[Trecho selecionado]

Novalis, cujos "Fragments" e "Disciples de Saïs" ficarão entre os mais poderosos esforços do espírito hu­mano, escrevia:

"Parece ao homem que ele está empenhado numa con­versa e que algum ser desconhecido e espiritual o determina, de maneira maravilhosa, a desenvolver os pensamentos mais evidentes. Esse ente deve ser superior e homogêneo, porque se põe em relação com o homem de tal maneira que não é possível a um ser sujeito aos fenômenos."

Convém lembrar também a célebre inspiração de Jean-Jacques Rousseau descrita por ele próprio e que, por assim dizer, ficou clássica:

"Eu ia ver Diderot, prisioneiro em Vincennes. Tinha no bolso um Mercure de France, que me pus a folhear durante o caminho. Deparou-se-me a questão da Academia de Dijon,que motivou meu primeiro escrito. Se jamais alguma coisa se pareceu com uma inspiração sutil, foi o movimento que se operou em mim com esta leitura. De repente senti o espí­rito deslumbrado por mil luzes. Multidões de idéias vivas apresentam-se ao mesmo tempo com uma força e uma confiança que me lançaram numa perturbação inexprimível. Sinto a cabeça tomada de um atordoamento semelhante ã embriaguez. Oprime-me e anseia-me o peito violenta palpitarão. Não me sendo possível caminhar por não poder respigar, deixo-me cair debaixo de uma árvore da avenida e passo ali meia hora em tal agitação que, ao levantar-me, vi mo­lhada de lágrimas toda a frente do paletó sem ter percebido que houvesse chorado. Oh! Se alguma, vez me tivesse sido possível escrever a quarta parte do que vi debaixo daquela árvore, com que clareza teria feito ver todas as contradições do sistema social, com que força teria exposto todos os abusos de nossas instituições, com que simplicidade teria demons­trado que o homem é naturalmente bom. .. Tudo o que pude reter daquela massa de grandes verdades que, dentro de um quarto de hora, me iluminaram debaixo daquela árvore, foi facilmente disseminado em meus três principais escritos, a saber: este primeiro discurso, o da Desigualdade e o Tratado da Educação... Tudo mais se perdeu e não houve, escrito no próprio lugar, senão a prosopopéia de Fabrícius."

O caso de inspiração mediúnica mais extraordinário, talvez, das tempos modernos é o de Andrew Jackson Davis, chamado também "o vidente de Poughkeepsie".

[/Trecho selecionado]

O problema: Resuma o parágrafo do trecho acima que começa com "Parece ao homem que ele está empenhado", preservando as informações essenciais.

[Registros extraídos]

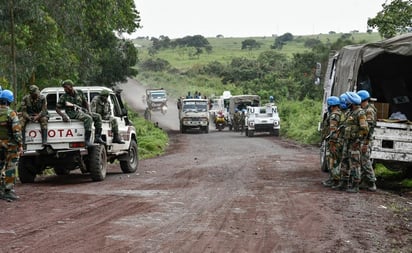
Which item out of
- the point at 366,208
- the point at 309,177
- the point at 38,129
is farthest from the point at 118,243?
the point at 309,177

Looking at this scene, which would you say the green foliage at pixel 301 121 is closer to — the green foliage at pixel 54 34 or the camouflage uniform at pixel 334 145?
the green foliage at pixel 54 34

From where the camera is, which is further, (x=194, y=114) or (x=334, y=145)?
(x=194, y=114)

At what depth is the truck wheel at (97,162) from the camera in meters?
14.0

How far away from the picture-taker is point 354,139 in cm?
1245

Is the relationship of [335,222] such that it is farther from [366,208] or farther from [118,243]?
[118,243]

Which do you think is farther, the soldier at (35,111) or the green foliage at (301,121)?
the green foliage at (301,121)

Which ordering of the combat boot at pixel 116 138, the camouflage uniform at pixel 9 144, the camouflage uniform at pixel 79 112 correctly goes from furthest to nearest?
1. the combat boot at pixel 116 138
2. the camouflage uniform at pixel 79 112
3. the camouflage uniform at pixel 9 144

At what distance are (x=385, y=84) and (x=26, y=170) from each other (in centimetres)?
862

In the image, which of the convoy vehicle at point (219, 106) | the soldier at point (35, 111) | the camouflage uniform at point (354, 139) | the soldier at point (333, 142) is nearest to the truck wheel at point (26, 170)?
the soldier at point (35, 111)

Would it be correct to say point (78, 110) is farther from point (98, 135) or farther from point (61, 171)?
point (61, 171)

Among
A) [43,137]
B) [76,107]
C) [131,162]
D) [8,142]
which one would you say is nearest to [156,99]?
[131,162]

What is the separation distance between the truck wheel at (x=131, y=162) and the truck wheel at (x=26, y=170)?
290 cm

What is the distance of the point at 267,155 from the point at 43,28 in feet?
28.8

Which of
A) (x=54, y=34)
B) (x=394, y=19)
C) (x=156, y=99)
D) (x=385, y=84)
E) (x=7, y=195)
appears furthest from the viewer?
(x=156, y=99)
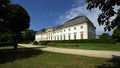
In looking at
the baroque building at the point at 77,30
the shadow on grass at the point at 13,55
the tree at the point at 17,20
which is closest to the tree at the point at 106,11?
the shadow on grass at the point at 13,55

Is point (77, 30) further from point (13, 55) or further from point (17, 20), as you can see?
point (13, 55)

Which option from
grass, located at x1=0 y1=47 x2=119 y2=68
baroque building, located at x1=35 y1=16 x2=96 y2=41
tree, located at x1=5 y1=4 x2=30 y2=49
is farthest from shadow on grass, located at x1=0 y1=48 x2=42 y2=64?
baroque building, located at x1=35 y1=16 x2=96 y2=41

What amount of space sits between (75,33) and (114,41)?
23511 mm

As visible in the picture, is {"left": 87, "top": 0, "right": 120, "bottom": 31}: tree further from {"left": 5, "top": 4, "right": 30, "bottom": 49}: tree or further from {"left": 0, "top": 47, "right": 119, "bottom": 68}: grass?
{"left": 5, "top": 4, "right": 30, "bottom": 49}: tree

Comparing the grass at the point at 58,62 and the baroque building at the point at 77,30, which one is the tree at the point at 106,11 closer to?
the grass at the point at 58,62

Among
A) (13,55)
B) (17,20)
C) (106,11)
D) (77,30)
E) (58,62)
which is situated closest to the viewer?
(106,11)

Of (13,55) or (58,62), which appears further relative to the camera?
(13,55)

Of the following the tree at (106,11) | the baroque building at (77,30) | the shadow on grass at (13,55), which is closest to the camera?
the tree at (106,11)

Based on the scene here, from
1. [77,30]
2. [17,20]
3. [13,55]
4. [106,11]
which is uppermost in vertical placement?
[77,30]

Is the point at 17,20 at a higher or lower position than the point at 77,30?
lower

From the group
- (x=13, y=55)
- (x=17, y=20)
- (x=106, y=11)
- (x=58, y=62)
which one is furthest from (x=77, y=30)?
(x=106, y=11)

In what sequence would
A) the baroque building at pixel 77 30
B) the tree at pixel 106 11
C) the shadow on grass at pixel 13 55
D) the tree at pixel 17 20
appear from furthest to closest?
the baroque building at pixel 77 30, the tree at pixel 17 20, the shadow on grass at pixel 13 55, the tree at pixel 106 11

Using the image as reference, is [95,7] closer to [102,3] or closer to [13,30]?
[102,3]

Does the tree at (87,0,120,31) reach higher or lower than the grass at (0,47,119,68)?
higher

[/Registros extraídos]
[Registros extraídos]

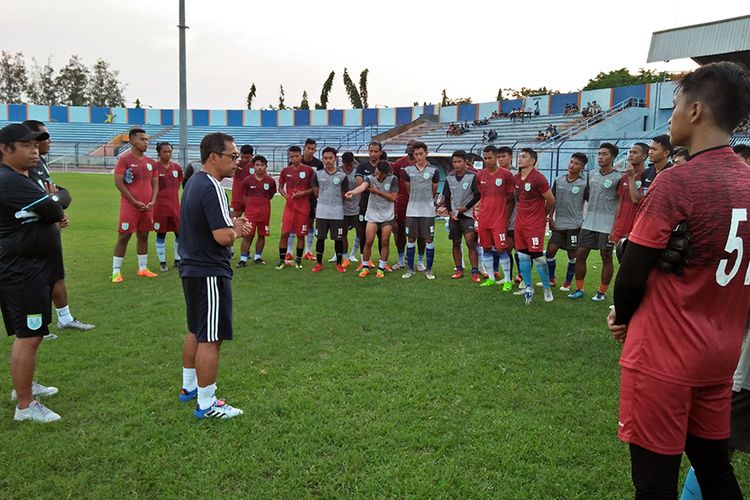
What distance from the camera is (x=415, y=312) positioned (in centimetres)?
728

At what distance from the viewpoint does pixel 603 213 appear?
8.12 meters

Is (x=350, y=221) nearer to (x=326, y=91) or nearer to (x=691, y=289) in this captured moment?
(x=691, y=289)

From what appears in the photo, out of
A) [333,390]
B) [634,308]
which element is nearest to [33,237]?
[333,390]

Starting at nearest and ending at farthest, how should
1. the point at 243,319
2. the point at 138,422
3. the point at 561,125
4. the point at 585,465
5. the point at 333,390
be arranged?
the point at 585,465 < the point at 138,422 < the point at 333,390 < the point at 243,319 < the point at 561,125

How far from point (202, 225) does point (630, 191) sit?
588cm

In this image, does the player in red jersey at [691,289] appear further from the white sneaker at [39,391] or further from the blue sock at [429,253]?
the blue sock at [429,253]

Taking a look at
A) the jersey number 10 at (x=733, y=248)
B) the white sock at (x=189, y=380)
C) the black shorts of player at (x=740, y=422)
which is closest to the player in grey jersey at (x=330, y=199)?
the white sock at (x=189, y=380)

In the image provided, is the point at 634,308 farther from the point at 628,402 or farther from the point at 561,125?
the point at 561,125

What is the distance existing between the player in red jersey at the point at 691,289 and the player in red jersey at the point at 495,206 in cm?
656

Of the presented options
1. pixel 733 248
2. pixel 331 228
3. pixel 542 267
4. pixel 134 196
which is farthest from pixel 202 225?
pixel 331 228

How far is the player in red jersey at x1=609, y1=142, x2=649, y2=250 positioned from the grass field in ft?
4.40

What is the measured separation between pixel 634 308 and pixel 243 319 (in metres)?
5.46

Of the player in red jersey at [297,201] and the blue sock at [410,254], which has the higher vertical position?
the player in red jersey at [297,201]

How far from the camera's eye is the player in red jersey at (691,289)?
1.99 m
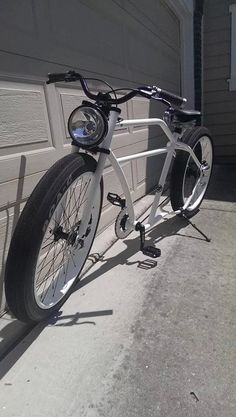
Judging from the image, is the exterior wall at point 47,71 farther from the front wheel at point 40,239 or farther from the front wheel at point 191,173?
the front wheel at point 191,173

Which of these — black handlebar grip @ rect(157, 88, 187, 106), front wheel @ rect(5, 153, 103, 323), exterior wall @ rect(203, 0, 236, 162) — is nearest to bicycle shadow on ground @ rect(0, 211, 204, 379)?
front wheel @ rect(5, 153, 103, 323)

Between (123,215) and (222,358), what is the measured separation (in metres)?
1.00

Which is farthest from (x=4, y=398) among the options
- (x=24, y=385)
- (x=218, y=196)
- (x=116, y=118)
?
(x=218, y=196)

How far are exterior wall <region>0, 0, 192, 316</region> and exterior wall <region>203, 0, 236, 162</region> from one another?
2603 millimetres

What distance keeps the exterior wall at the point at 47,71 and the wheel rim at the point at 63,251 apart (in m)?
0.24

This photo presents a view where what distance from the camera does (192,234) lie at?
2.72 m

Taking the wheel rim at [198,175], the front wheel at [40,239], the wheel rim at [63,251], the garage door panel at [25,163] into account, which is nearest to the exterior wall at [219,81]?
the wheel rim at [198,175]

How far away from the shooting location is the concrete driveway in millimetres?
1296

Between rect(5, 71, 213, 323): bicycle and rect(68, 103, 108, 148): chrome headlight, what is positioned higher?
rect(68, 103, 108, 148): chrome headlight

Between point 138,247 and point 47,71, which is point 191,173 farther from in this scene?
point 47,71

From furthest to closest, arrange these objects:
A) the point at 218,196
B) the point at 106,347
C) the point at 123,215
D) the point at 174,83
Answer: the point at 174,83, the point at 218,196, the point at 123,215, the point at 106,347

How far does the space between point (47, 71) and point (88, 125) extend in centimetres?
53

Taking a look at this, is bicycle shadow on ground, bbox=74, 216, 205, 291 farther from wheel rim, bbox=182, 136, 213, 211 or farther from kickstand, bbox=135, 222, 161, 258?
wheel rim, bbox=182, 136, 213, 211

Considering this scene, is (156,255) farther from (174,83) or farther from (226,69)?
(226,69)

[/Registros extraídos]

Resposta à tarefa: O homem tem a impressão de estar numa conversa em que um ser espiritual desconhecido o leva, de modo maravilhoso, a desenvolver os pensamentos mais evidentes. Esse ser deve ser superior e homogêneo, pois se relaciona com o homem de uma forma impossível a um ser sujeito aos fenômenos.